YOUR ASSIGNMENT: Write out everything in the text on Overstock's customer care from "In the early" down to "the Utah-based company.", word for word.

SOURCE TEXT:

==*==

In the early 2000s, Overstock.com was in hypergrowth mode. The e-commerce site that sold surplus and returned merchandise at discounted prices, had growth 100-percent growth rates every year. It was doing so phenomenally well that customer experience wasn’t even talked about inside the Utah-based company.
 
Then this happened: In 2005, it overgrew all of its software systems—a major challenge for a company that makes its existence on the Internet. As it looked into finding new software to match its new success, it took a look at all of its operations and tossed out the idea of bringing customer experience into the system.
 
With the blessing of senior management, Brian Popelka, senior vice president of supplier and customer care, created a new corporate structure. Finance was the foundation; its core business was its pillars, but a capstone over everything was customer care.
 
“That really flipped the ball on who was important,” Popelka said during a general session at the 2018 Loyalty Expo on ‘Helping the Customer Help Themselves: Overstock’s Move Toward Self-Service Could Reimagine the Customer Experience.’ “We started to listen to customers, and it worked really, really well.”
 
Then this happened. Customer expectations changed. The white glove, heavy-touch customer care approach that was expected gradually became an impediment instead of a luxury.
 
“We had to try to get ourselves out of the way of the customer,” he said. “Our customers don’t want to talk to us. They only time they want to talk to us is when it gets ugly.”
 
In today’s society, where customers are used to navigating e-commerce sites and figuring out things for themselves, they prefer to solve the problem on their own first. If they can’t figure it out, then—and only then—do they want help. And they don’t just want a little help or have to go through different tiers of options in order to get the help they need. They want—and expect—that white glove service where someone will solve their problem immediately.
 
Realizing this, Overstock set about to not only get out of its own way, but to create a system when it would know that perfect moment to step in and “take the ball,” he said, and provide that additional guidance. It’s a delicate balance.
 
“You have to get out ahead of it,” he said. “We realized that the idea that they will call if they’re upset is totally wrong. The silent ones are the ones who are really unhappy.”
 
And it didn’t take the easy way out. It began a new approach starting in the fourth quarter of last year, right in the middle of the holiday rush when there is no room to be sloppy.
 
What’s helping is the advancements in artificial intelligence, machine learning and other technologies, which are catching up to the point where they are usable for customer experience and interaction. Chatbots, for instance, used to be awful. They are now to the point where they can understand words and sentiment, so if someone is using angry words they can be transferred to a person who can offer a personal touch.
 
“They’re now more like digital assistants like Siri or Alexa,” he said.
 
But the human touch can’t be eliminated. It’s critical—if brought in at the right moment.
 
“You have to set standards,” he said, “and never take customers for granted.”

==*==

PROVIDED RECORDS:
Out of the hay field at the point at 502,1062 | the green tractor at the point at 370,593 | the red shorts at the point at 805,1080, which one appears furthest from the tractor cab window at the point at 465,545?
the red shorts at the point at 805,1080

==*==

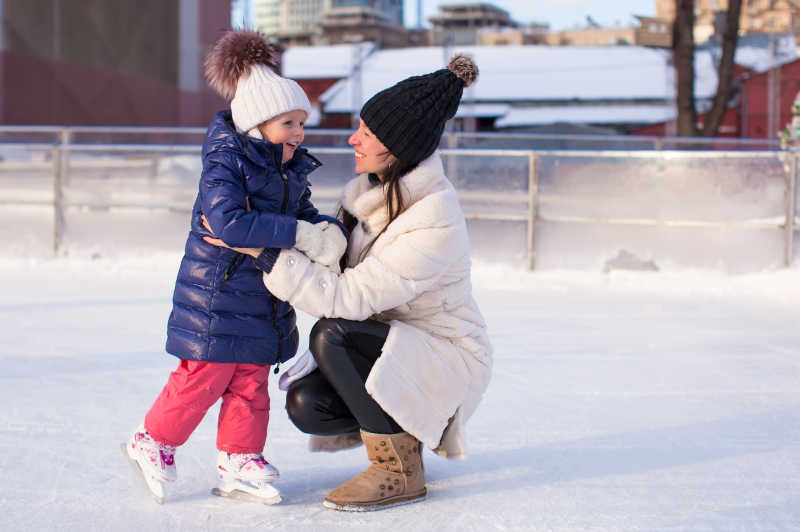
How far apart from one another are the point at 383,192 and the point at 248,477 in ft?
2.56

==*==

TASK ANSWER:
In the early 2000s, Overstock.com was in hypergrowth mode. The e-commerce site that sold surplus and returned merchandise at discounted prices, had growth 100-percent growth rates every year. It was doing so phenomenally well that customer experience wasn’t even talked about inside the Utah-based company.